What’s interesting about these reviews is how many of them tell a similar story: Iron Fist is really badly whitewashy/chi-splainy, but it’s also poorly scripted (spending way too much time on the corporate intrigue of Rand Industries), poorly acted by its lead, and (arguably most damning) the fight sequences are boring.
And that’s the surprising part – anyone who’d been paying attention to social media and the press circuit could have told you that the show had walked into a buzz-saw of negative press and fan backlash, in an almost complete inverse of what happened with Luke Cage. But the idea that Marvel would drop the ball on even the minimum requirements of producing a martial arts show is astonishing – and I can’t wait to read the behind-the-scenes accounts to explain how that happened. Lack of care/investment in the project? Just box-ticking its way to Defenders and Power Man/Iron Fist? Inquiring minds want to know.
However, I’m not really coming at this from a place of just gloating, because I have a certain fondness for Iron Fist (more Power Man and Iron Fist) and I think this project could have really worked with a few changes, changes that seem pretty obvious to me but seem to have passed by the creative team entirely.
1. Make Iron Fist Asian-American.
I’m just one in a long long line of people who’ve been saying this in the direction of Marvel’s increasingly-deaf ears since this project got off the ground. It solves a LOT of Marvel’s representation problems quite easily: the “white savior” morass they jumped into with Doctor Strange goes away, you can still do the K’un Lun fish-out-of-water by emphasizing the assimilated-clueless-Wall Street-dude thing (more on this in a bit), and if the worry was that leaning into stereotype would be bad, well now we have two data points demonstrating that the opposite is much worse.
But thinking of Overwatch’s approach to diversity here for a second, the main creative reason to have done so is that it expands directions for storytelling in important ways.
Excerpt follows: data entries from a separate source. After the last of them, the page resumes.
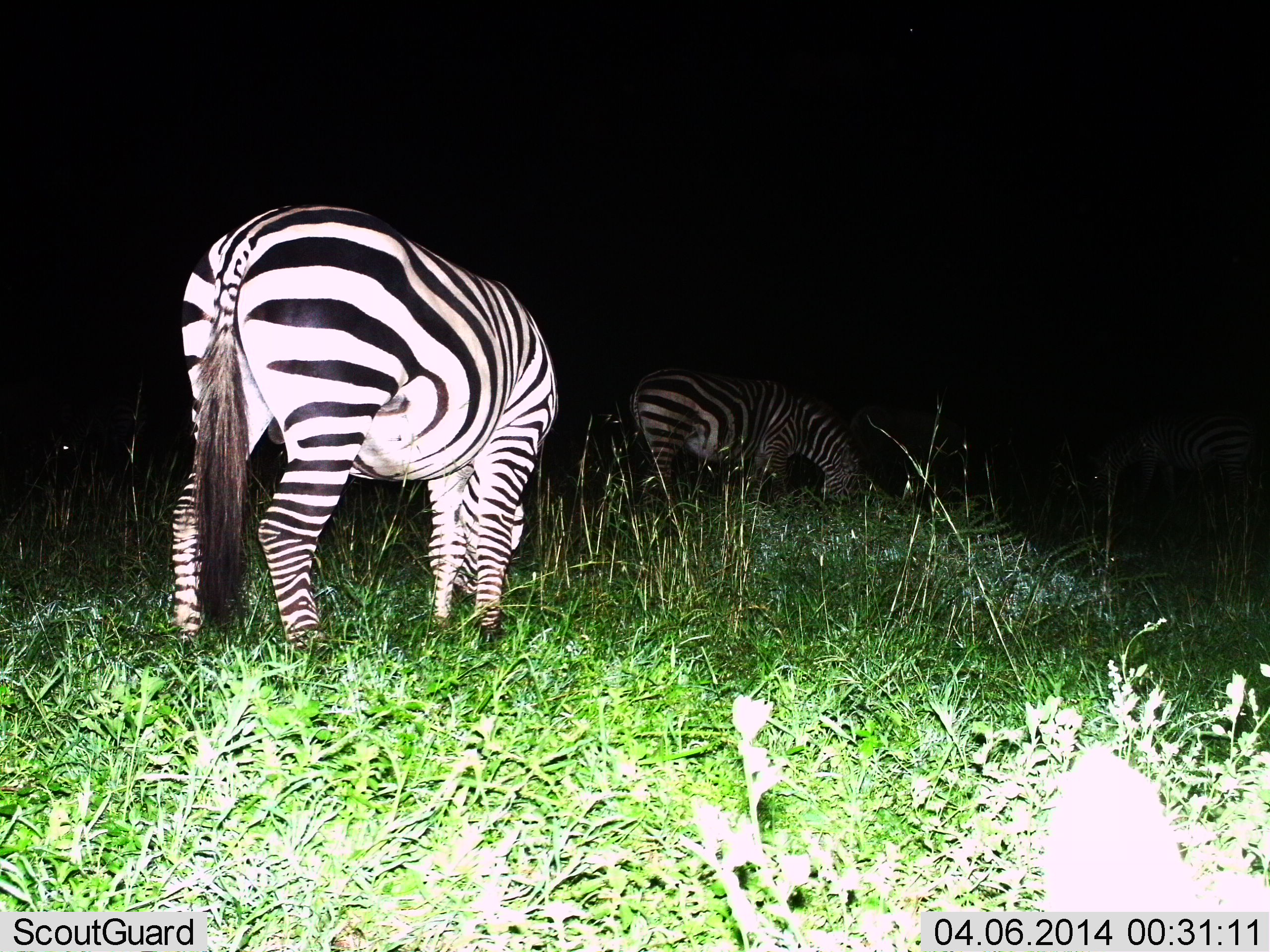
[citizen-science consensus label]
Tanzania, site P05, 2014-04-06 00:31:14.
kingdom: Animalia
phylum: Chordata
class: Mammalia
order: Perissodactyla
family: Equidae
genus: Equus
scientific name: Equus quagga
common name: plains zebra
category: zebra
Zebra (plains zebra) (Equus quagga), count 2. Behavior (volunteer vote fractions): standing 30%, resting 0%, moving 10%, interacting 0%. Young present (vote fraction): 0%. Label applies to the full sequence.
With Daredevil already there, the writers already had a problem that they were creating a martial-arts-superhero show in a world in which they’d be judged against the one they’d already created. Thus, right off the bat, rather than telling the story of another brooding white dude, you’re telling a different kind of story and you’ve opened up all kinds of new stories that you can tell about how Danny Rand relates to his family, to the revelation of K’un Lun, to martial arts, etc. etc.
2. Make Iron Fist a Martial Arts Comedy.
Here’s the thing about Iron Fist: he’s kind of a silly character. I mean, this is a dude who decided to go into superheroing by putting on not just spandex, but deep-V, popped collar, capris-and-slippers, and a Dread Pirate Roberts mask. And while Marvel has occasionally tried to remake Iron Fist into a grim badass, he almost always reverts (especially when he’s around Luke Cage, and that’s important) into being a slightly goofy, hot-tempered, motormouth. More Michelangelo than Raphael, definitely not a Leonardo.
And that’s great – because it’s a great way to distinguish your show from the brooding Catholic angst of Daredevil. If you’ve already got a martial arts show that’s distinctive for being dark and angsty, the best way to make your new show stand out is to have it be colorful and funny. It also works, and this part is crucial, better for the sake of the larger Netflix Marvel project: in both Defenders and Luke Cage/Iron Fist, you want diversity of personalities so that the writers and actors have something to work off of rather than an angst-off.
So clearly what needed to happen on Iron Fist is that the creative team needed to be led and consist of people with a deep and abiding passion for not just classic martial arts movies, but specifically martial arts comedies, because there’s an entire genre out there waiting to be borrowed from and played with in ways that could actually deal with some of the critiques people have been having of the Marvel Netflix shows. Are people bored of the Hand? Lean into the ninja jokes by throwing ever-more-ninjas at Danny Rand until it turns into the rake jag, have Danny lampshade the whole situation (here’s where having him be the fish-out-of-water Wall Street dude works in your favor). Are people not liking the corporate intrigue? Shoot the boardroom scenes as ott as action scenes, or have them do a MISSING REEL joke every time someone actually explains what’s going on.
And in addition to an AA actor, AA showrunners and writers but that’s none of my business.
Absolutely. Jessica Jones wouldn’t have been the show it was if Melissa Rosenberg wasn’t the showrunner and the writers’ room wasn’t well-balanced on gender lines; Luke Cage wouldn’t have been the show it was if the showrunner wasn’t Cheo Hodari Coker and the writers’ room wasn’t majority black.